At the same time, Poland climbed in education to 14th worldwide, according to the most recent PISA ranking by the Organization for Economic Cooperation, putting it ahead of the U.S., Sweden, France, Germany and the U.K.
But these types of development are only one side of the coin, as Teresa's experience shows. In Poland's version of modernization, like in many other places, the biggest advantages have gone to cities while the countryside has become ever more marginalized. This might be a positive trend -- if Poland's rural population did not still include 40% of its inhabitants.
And in the case of losing public transportation, things here couldn't appear more backward.
“At the beginning of the year we waited for a bus with some of my neighbors. A few people were going to work, others had various errands," Teresa explained. "The bus had a relatively huge delay, so I decided to call the company to find out what was happening. A man told me that the connection had been suspended. It was such a shock for us that I started to cry. They left us without any bus connection.”
A similar shock awaited people far beyond Wojnowo. PKS, the company responsible for commuting people by bus in the region, suspended 88 connections at the beginning of 2013. The simple reason, according to a PKS spokesperson: “We couldn't afford to maintain these connections."
And that same economic excuse has, more recently, also justified the closure of commuter rail lines by the Polish National Trains company.
On February 18, the national trains company, PKP, published the list of rail lines that will close over the course of the year. In total, some 2,000 kilometers of track will go out of use. Train stations on the closed lines will be sold. According to the list, PKP will lose 800 train stations.
This is part of an ongoing, decades-long process. Since the transition from communism to democracy that began in 1989, PKP has closed around 5,000 kilometers of rails, which connected predominantly small cities and communities that were forced to bear the brunt of the impact.
Granted, the quality of public transport in Poland has never been very good; even in the past, the schedules of buses and trains weren't frequent enough. When Poland joined the E.U. in 2004 and customs agents on the border with Germany disappeared, used and cheap cars from Germany became widely available.
Since then, the number of passengers taking public transportation has decreased while the number of private cars on the roads has risen dramatically - a trend that further justifies the government's prioritizing investments for roads while neglecting the railway system.
The negative economic impacts on average people, again, have been felt strongest in rural areas. For one, it is far more expensive to travel by car then by public transport, forcing families with modest means to make hard new decisions about how to spend their money. In the case of Teresa, and so many others, owning a car is not even a financial option.
“I will have to ask my neighbors, or beg for a ride from random people. For my whole life I was independent, and now I am like an object," she said. "In some sense it is humiliating.”
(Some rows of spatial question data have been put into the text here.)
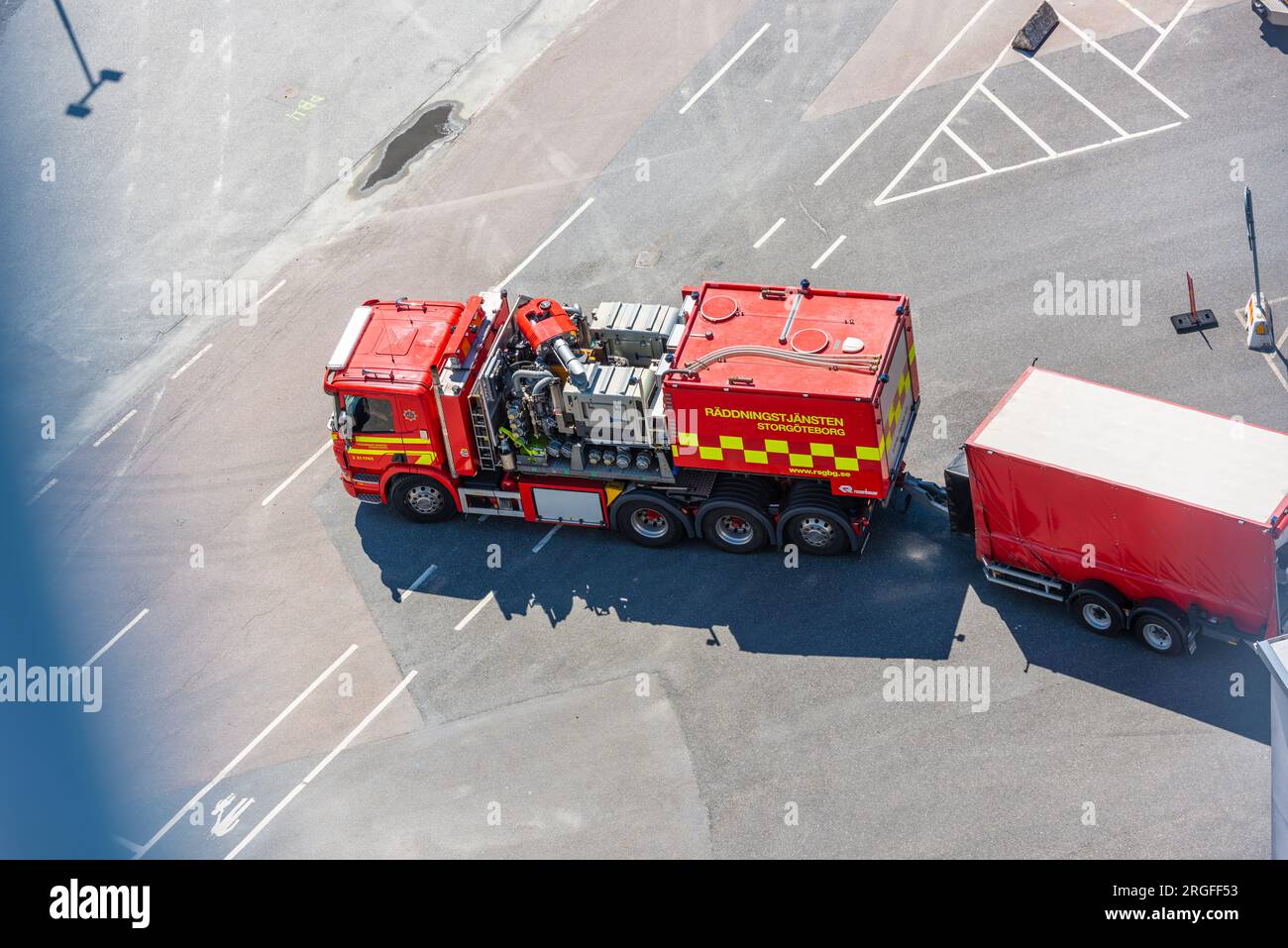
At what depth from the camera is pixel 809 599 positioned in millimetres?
23250

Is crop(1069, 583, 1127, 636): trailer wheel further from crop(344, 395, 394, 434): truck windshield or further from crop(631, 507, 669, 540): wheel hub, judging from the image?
crop(344, 395, 394, 434): truck windshield

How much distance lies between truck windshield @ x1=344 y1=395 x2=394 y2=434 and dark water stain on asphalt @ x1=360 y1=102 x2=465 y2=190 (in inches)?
386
Poland's income gap is growing steadily. Country schools and libraries are struggling to remain open. So are post offices and police stations. Now, as the country's "modernization" comes at the cost of a further tax on its poorest citizens, thousands if not millions of people risk being literally, physically, left behind.
The fact that Teresa and so many others like her will have to beg for a ride, or risk being cut off from the rest of the world, is a significant step for Poland.
And make no mistake: the step is backward, not forward.